PRS for melanoma show roughly 2-to-3-fold increases in risk and modest improvements in risk prediction (2–7% increases). PRS are associated with 2-fold and 3-fold increases in risk of cSCC and BCC, respectively, with small improvements (2% increase) in predictive ability. Therefore, existing data indicate that PRS may offer small, but potentially meaningful, improvements to risk prediction
The PRSs stratify breast cancer risk in women of African ancestry, with attenuated performance compared with that reported in European, Asian, and Latina populations. The PRS had odds ratio 1.27 and AUC 0.571, which are pretty bad and even worse than EUR ancestry. Future work is needed to improve breast risk stratification for women of African ancestry.
This study evaluated patients who have known BRCA1 or BRCA2 pathogenic variants. It demonstrated that PRS using up to 313 SNP panel in these patients are strongly associated with breast cancer and epithelial ovarian cancer and predict substantial absolute risk differences for women at PRS distribution extremes.

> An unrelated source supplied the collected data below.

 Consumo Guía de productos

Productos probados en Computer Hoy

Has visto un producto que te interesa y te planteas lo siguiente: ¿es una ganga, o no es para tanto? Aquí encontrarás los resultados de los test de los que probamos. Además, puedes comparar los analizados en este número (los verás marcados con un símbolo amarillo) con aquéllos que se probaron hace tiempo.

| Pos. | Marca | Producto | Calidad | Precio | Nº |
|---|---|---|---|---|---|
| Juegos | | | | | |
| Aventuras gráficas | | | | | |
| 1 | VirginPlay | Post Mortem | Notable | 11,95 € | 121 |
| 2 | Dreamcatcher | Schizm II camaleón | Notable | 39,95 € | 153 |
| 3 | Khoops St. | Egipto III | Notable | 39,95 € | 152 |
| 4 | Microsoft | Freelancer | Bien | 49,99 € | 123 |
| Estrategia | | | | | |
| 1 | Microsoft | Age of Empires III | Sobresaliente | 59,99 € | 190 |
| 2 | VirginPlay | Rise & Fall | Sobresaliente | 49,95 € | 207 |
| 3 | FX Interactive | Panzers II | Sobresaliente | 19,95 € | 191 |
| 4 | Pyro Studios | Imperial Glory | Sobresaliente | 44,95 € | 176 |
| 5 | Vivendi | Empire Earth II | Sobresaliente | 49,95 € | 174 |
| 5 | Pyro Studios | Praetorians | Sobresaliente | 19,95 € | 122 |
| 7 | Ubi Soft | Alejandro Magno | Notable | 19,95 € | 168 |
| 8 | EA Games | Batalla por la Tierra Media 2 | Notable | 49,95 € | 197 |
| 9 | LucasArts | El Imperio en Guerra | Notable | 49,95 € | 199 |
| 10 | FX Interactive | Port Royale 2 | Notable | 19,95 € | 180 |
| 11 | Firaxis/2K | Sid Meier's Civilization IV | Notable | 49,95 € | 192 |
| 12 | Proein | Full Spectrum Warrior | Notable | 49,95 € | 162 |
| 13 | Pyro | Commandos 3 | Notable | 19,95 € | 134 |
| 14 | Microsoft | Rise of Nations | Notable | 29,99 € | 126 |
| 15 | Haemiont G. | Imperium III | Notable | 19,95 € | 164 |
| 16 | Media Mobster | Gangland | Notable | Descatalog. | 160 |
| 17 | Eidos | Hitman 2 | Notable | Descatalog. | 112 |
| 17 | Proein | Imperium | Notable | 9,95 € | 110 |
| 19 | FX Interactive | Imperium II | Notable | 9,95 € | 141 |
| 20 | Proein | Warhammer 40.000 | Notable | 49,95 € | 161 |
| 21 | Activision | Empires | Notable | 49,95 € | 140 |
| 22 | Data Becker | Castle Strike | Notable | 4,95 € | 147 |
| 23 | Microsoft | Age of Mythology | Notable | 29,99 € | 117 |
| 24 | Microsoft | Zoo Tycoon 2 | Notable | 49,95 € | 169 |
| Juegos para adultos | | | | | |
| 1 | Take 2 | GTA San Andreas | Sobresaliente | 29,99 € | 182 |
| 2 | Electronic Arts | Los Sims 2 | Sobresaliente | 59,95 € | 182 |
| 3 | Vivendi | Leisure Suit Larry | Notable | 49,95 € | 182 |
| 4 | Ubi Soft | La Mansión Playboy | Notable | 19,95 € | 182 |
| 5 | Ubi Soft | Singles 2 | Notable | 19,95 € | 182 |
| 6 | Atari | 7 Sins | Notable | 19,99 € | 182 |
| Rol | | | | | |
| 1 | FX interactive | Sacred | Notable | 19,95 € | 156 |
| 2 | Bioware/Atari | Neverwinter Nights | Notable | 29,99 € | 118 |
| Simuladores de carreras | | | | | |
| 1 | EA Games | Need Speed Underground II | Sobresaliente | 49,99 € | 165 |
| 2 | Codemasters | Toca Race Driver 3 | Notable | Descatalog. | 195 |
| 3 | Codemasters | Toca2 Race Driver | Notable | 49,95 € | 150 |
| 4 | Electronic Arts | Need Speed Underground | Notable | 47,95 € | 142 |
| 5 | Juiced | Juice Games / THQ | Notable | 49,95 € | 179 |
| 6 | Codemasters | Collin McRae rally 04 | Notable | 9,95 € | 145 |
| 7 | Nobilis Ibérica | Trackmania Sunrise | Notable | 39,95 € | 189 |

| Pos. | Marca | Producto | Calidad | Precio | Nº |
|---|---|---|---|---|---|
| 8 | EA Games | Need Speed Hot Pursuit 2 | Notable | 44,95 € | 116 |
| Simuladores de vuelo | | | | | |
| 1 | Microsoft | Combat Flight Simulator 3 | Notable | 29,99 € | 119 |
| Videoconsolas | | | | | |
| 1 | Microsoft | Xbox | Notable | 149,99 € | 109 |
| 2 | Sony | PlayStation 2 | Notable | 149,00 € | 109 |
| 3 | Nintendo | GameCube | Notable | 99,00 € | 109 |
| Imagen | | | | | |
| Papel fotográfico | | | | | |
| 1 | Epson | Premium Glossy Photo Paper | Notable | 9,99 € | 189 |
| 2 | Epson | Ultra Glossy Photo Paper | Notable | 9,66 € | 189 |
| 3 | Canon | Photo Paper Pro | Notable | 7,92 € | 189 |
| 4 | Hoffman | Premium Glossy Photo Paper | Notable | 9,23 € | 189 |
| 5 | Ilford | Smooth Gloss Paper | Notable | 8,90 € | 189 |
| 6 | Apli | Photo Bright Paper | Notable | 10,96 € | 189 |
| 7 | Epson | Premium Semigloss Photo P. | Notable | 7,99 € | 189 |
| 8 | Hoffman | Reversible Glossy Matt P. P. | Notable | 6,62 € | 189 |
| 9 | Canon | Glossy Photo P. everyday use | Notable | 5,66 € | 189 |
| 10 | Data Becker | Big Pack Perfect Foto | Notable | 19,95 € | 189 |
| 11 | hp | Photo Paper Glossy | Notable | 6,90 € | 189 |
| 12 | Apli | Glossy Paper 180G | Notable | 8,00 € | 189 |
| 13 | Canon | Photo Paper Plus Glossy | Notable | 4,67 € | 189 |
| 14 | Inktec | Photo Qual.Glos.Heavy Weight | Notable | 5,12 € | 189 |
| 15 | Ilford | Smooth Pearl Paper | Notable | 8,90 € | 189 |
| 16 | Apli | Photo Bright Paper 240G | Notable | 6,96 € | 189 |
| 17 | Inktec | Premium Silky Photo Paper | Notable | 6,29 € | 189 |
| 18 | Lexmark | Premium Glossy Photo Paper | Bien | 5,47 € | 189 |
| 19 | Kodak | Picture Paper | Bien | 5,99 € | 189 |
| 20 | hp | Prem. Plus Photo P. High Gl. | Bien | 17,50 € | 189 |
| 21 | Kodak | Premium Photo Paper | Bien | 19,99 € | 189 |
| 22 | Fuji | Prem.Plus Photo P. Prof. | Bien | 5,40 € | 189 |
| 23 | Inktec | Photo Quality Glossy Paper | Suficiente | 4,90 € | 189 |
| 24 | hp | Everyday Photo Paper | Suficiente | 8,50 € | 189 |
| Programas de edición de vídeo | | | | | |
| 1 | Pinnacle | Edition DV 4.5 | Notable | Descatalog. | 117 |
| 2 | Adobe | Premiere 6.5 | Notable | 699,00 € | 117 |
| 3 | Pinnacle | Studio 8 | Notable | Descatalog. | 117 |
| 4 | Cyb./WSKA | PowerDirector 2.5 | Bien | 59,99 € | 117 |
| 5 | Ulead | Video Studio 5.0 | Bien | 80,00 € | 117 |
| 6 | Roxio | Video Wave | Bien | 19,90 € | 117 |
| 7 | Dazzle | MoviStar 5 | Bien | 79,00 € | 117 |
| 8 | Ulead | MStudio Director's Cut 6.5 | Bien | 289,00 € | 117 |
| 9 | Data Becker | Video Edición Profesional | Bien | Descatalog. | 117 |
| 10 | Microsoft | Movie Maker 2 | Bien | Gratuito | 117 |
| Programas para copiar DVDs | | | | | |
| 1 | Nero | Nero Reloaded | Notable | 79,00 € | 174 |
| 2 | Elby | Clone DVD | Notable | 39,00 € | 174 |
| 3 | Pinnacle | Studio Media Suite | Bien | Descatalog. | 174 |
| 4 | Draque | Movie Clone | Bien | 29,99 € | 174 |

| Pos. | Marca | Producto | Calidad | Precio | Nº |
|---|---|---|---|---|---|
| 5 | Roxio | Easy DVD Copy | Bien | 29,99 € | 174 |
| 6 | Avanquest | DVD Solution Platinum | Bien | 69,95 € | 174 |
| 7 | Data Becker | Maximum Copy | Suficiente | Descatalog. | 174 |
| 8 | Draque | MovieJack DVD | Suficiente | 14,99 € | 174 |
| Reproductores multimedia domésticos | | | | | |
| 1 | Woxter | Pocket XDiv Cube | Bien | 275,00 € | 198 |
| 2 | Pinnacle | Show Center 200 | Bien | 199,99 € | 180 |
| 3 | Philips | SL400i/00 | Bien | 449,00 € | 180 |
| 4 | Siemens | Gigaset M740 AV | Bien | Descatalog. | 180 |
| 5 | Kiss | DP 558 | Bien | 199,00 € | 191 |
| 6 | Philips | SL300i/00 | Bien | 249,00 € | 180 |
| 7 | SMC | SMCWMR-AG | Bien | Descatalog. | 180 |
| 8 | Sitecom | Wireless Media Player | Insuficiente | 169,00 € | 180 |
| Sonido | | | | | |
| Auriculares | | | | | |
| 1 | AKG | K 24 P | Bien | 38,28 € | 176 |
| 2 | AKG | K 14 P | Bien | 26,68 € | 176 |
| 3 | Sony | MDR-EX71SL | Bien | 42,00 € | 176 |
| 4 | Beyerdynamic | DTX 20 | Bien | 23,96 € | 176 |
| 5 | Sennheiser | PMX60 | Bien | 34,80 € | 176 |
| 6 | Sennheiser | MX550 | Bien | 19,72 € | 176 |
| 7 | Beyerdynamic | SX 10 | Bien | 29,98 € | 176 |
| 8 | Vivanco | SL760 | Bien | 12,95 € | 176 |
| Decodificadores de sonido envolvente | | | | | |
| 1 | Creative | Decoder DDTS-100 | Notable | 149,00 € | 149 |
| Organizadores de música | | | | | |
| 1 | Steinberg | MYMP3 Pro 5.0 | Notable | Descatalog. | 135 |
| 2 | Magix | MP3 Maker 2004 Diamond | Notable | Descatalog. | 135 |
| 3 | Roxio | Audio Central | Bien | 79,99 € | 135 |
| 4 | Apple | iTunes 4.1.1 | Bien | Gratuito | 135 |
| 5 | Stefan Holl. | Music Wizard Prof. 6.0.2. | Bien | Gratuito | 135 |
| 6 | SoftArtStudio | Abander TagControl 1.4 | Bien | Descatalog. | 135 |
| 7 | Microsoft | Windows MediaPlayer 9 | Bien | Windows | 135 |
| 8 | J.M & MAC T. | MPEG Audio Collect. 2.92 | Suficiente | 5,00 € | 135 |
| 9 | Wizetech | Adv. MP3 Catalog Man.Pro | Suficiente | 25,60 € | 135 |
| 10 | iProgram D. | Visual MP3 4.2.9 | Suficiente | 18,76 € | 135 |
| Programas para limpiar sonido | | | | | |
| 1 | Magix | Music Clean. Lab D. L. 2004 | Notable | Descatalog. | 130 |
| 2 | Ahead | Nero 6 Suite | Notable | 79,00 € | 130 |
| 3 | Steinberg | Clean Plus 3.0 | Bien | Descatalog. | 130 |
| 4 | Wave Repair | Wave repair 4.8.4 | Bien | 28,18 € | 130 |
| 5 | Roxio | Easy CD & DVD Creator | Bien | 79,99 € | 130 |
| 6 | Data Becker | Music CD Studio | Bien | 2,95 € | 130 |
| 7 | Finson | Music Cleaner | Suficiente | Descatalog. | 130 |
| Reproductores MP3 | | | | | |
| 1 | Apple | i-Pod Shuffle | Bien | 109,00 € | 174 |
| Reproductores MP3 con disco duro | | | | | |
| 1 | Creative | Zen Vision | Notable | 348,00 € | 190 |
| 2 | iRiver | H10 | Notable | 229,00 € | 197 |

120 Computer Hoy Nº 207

A total of 10 studies were included in the review, which investigated 3 cancers: prostate (n = 5), colorectal (n = 3), and breast (n = 2). Of the 10 papers, 9 scored highly (score >75 on a 0-100 scale) when assessed using the quality checklist. Of the 10 studies, 8 concluded that polygenic risk-informed cancer screening was likely to be more cost-effective than alternatives. Overall, it is unclear if polygenic risk stratification will contribute to cost-effective cancer screening given the absence of robust evidence on the costs of polygenic risk stratification, the effects of differential ancestry, potential downstream economic sequalae, and how large volumes of polygenic risk data would be collected and used.
Actionability of PRS depends on several factors. First, actionability depends on the discriminative power of the score, or how well it predicts who is at risk of the disease. Second, it depends on the PRS comparative performance with respect to existing practice, as a score with good discriminative power will not be useful if there are better predictors used in the clinic. Finally, for a PRS to be useful there must also be available preventive actions. In future studies, beyond predicting cancer risk, similarly developed PRS models may be of utility in predicting prognosis or treatment resistance. We need to focus research on considering where PRS may be most discriminative and impactful at the population level, which will greatly aid in the development of new methods to overcome the challenges in the paper.
For best compatibility, it has previously been reported that GWAS and sample used for testing PRS should match in terms of ancestries. GWAS, especially in the field of cancer, often lack diversity and are predominated by European ancestry. The paper highlights that differences in the PRS distributions of these groups are amplified when PRS methods condense hundreds of thousands of variants into a single score. Yet, the PRS can be useful for risk stratification within EUR or within non-EUR individuals even though their distributions are dissimilar. To do this, a large sample size is needed, the cancer needs to be heritable, lastly it is better that even if the population has different ancestry, their geographical location is the same. I could read more into this.
The findings provide one of the earliest reports on how breast cancer PRSs are communicated to women. Key messages for communicating PRSs were identified, namely: discussing differences between polygenic and monogenic testing, the multifactorial nature of breast cancer risk, polygenic inheritance and current limitation of PRSs.